• [Brief] Below are the records; print them again exactly and omit the pictures.

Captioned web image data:
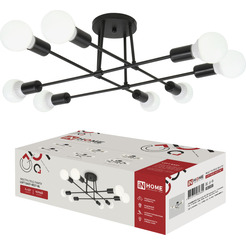 Люстра под лампу INhome EASY-8E27-BL 8хЕ27 черный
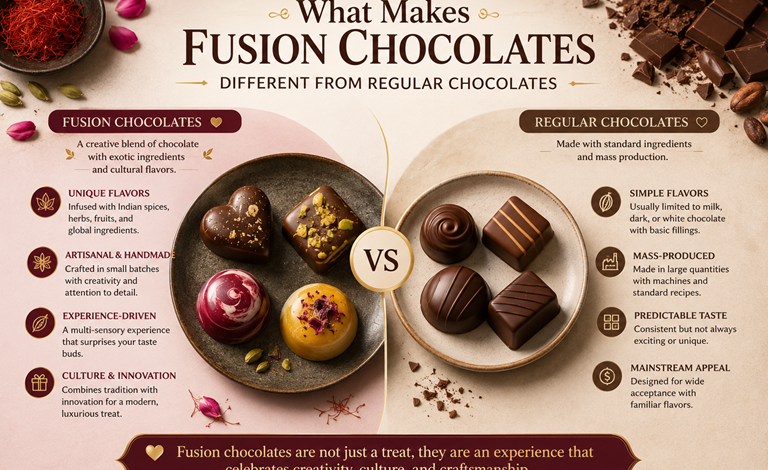 What Makes Fusion Chocolates Different From Regular Chocolates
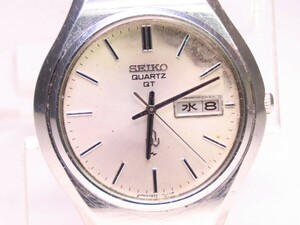 ■♪価格高騰! 資産価値！ 稼働 電池新品 メンズ ビンテージ 高級超レア！ SEIKO セイコー クオーツＱＴ デイデート クオーツ 0823-8010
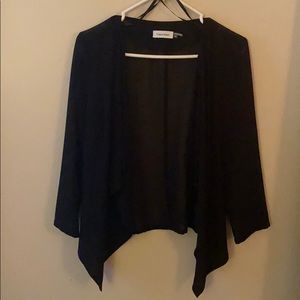 Sheer black cover up shirt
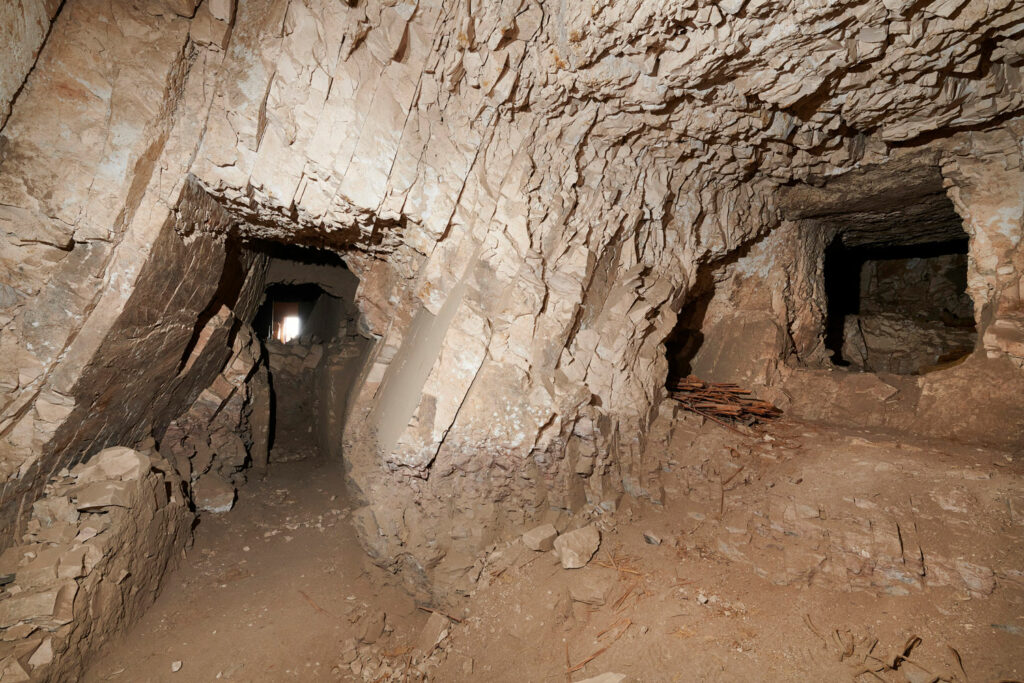 Chamber in Ipuy's tomb, Deir el-Medina, Egypt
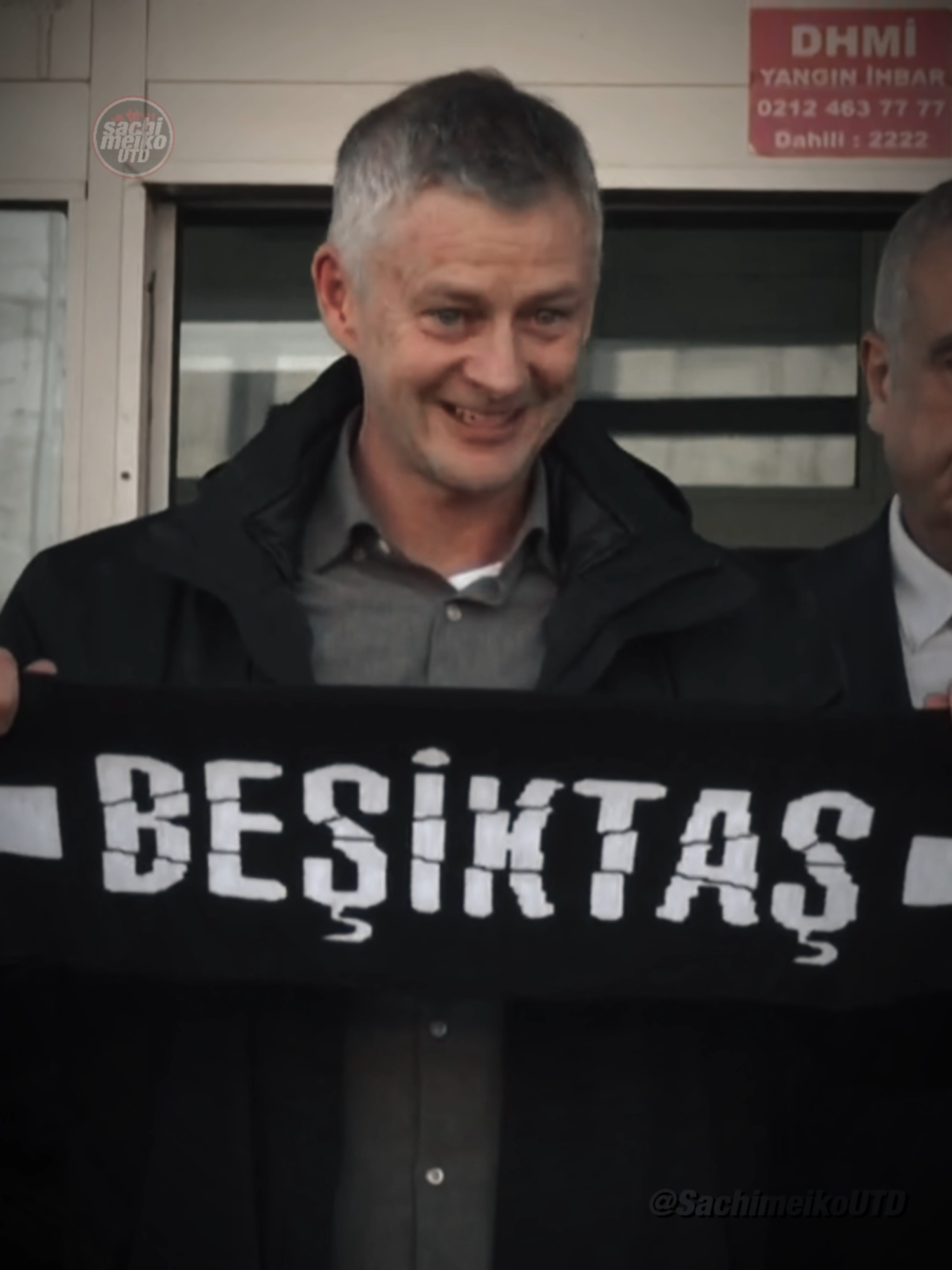good luck ole! #manchesterunited #emyu #manunited #manutd #olesolskjaer #solskjaer #besiktas #sachimeikoutd #fyp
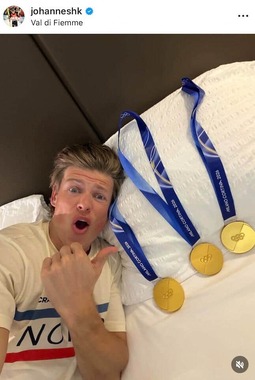 ヨハンネス・ヘスフロト・クレボ選手のインスタグラム（＠johanneshk）より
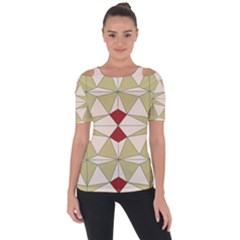 Abstract Pattern Geometric Backgrounds   Shoulder Cut Out Short Sleeve Top by Eskimos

• [Task solution]
 Люстра под лампу INhome EASY-8E27-BL 8хЕ27 черный
 What Makes Fusion Chocolates Different From Regular Chocolates
 ■♪価格高騰! 資産価値！ 稼働 電池新品 メンズ ビンテージ 高級超レア！ SEIKO セイコー クオーツＱＴ デイデート クオーツ 0823-8010
 Sheer black cover up shirt
 Chamber in Ipuy's tomb, Deir el-Medina, Egypt
good luck ole! #manchesterunited #emyu #manunited #manutd #olesolskjaer #solskjaer #besiktas #sachimeikoutd #fyp
 ヨハンネス・ヘスフロト・クレボ選手のインスタグラム（＠johanneshk）より
 Abstract Pattern Geometric Backgrounds   Shoulder Cut Out Short Sleeve Top by Eskimos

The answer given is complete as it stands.